Years ago, the rock group The Who had a hit with a song containing the line: “I hope I die before I get old.” That was in the 1960s, when the state pension and a welfare state that promised free care, from womb to tomb, meant that there was no need to fear the onset of old age. Taking care of the elderly was less of a problem when there were fewer of them and the relative absence of social mobility kept families together, so that the elderly had their children and grandchildren to help them out.
Now we can all expect to live longer. The Office of National Statistics has estimated that a third of the babies born in 2013 will live to be 100. A man of 65 can now reasonably expect to have 15 years left in him even if he lives in the worst social conditions to be found in Britain – longer if he comes from a prosperous suburb. Women can expect to do even better. Families have been scattered in our modern, highly mobile society, leaving hundreds of thousands of elderly people to cope on their own. Who will take care of us, if we don’t die before we are old?
A report by the Commission on the Future of Health and Social Care in England, set up by the King’s Fund and chaired by Dame Kate Barker, a former member of the Bank of England’s Monetary Policy Committee, offers an answer – but a very expensive answer. The commission proposes an end to the separation of the NHS and social care, which is currently the responsibility of local councils, paid for by a single ring-fenced budget.

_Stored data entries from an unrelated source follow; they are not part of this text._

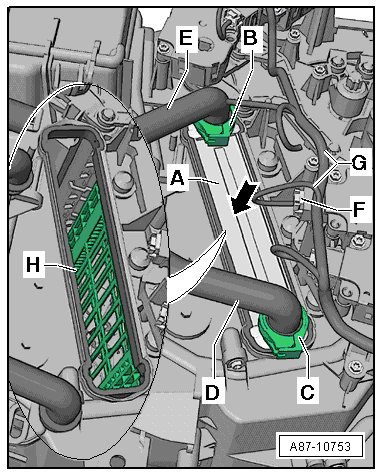 E
B
A
G
F
H
D
C
A87-10753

The artificial divide between these two services causes many more problems than it solves, and The Independent, which has called for the pair to be merged in the past, supports a restructuring. Any transition is sure to be painful. Yet, for the many elderly people who have to pay for their social care, so is the status quo. At a time when the Government is struggling to find ways to cut public spending, the Barker Commission wants that combined budget to rise to at least 11 per cent of GDP by 2025. The implication is that this one integrated service would by then consume more than a quarter of total government spending.
As if to add to the Chancellor’s woes, the commission has also rejected charging for any NHS services that are now free. Instead, they propose an increase in National Insurance of 1p in the pound for everyone on an income above £42,000, and another for the over-40s, who make up half the population, so that the costs of social care would fall most heavily on those who stand to benefit the most.
This is radical stuff. It is a general rule of politics that the middle-aged and highly paid buy more newspapers, are more likely to vote and generally have more clout than the young and the low-paid. So while the tax rises proposed by the Barker commission would be relatively simple to implement, they could be politically lethal for any government that dared introduce them.
Another way to meet part of the cost would be to attack universal benefits. The Government has already cut child benefit for high-earners, but has not dared go for the benefits enjoyed by pensioners, such as free transport and winter-fuel allowance. There is no compelling reason why these should not also be means-tested.
One way or another, the problem of an ageing population has to be faced. We cannot pretend that it is possible to guarantee universal healthcare free at the point of use for all and security and dignity without imposing a heavy tax burden on the healthy and not-yet-old. The reluctance of politicians to face this fearsome problem is understandable, but face it they must.